━━━━━ PAGE EXCERPT

In recent decades, the beef industry has undergone a radical transformation - the small cattle farmer has been all but replaced by beef-processing companies that own huge feedlots and industrial meatpacking plants. One result of this concentration has been inexpensive and readily available meat; beef now costs half of what it did in 1970. Critics have charged, however, that the new system is inhumane to the animals and may have created new health risks. For a look at the pros and cons of the industrialization of the beef business, here are excerpts from FRONTLINE's interviews with Patrick Boyle, CEO of the American Meat Institute; Dan Glickman, former U.S. secretary of agriculture; Dr. Robert Tauxe of the Centers for Disease Control; Bill Haw, CEO of one of the nation's largest cattle feedlot operations; journalist Michael Pollan; and food-safety expert Dave Theno.

━━━━━━━━━━
━━━━━ INFORMATION SUPPLIED

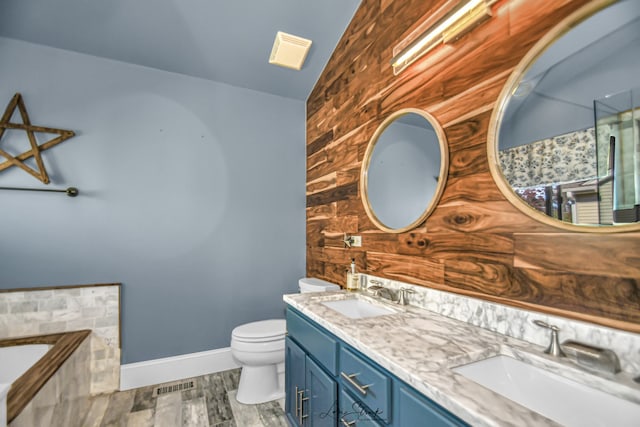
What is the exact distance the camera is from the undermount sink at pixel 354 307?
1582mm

━━━━━━━━━━
━━━━━ INFORMATION SUPPLIED

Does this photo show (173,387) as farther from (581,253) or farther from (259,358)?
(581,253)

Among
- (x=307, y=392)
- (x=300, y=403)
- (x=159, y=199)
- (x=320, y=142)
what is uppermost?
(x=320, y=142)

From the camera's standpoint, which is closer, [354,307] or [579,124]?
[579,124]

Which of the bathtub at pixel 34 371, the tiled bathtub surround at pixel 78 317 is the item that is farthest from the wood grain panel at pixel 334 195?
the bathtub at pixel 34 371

━━━━━━━━━━
━━━━━ INFORMATION SUPPLIED

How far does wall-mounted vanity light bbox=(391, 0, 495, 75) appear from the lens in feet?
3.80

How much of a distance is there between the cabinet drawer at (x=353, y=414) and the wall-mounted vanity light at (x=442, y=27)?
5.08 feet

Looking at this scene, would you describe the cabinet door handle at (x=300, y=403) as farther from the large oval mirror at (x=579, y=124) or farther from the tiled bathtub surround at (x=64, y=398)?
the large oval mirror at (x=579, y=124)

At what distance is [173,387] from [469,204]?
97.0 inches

━━━━━━━━━━

» **WORK REQUEST 1**:
From the beef industry passage, quote word for word the stretch from "In recent decades, the" through "expert Dave Theno.".
» **WORK REQUEST 2**:
According to the beef industry passage, how does the price of beef today compare with what it was in 1970?

» **EXPECTED OUTPUT 1**:
In recent decades, the beef industry has undergone a radical transformation - the small cattle farmer has been all but replaced by beef-processing companies that own huge feedlots and industrial meatpacking plants. One result of this concentration has been inexpensive and readily available meat; beef now costs half of what it did in 1970. Critics have charged, however, that the new system is inhumane to the animals and may have created new health risks. For a look at the pros and cons of the industrialization of the beef business, here are excerpts from FRONTLINE's interviews with Patrick Boyle, CEO of the American Meat Institute; Dan Glickman, former U.S. secretary of agriculture; Dr. Robert Tauxe of the Centers for Disease Control; Bill Haw, CEO of one of the nation's largest cattle feedlot operations; journalist Michael Pollan; and food-safety expert Dave Theno.

» **EXPECTED OUTPUT 2**:
Beef now costs half of what it did in 1970.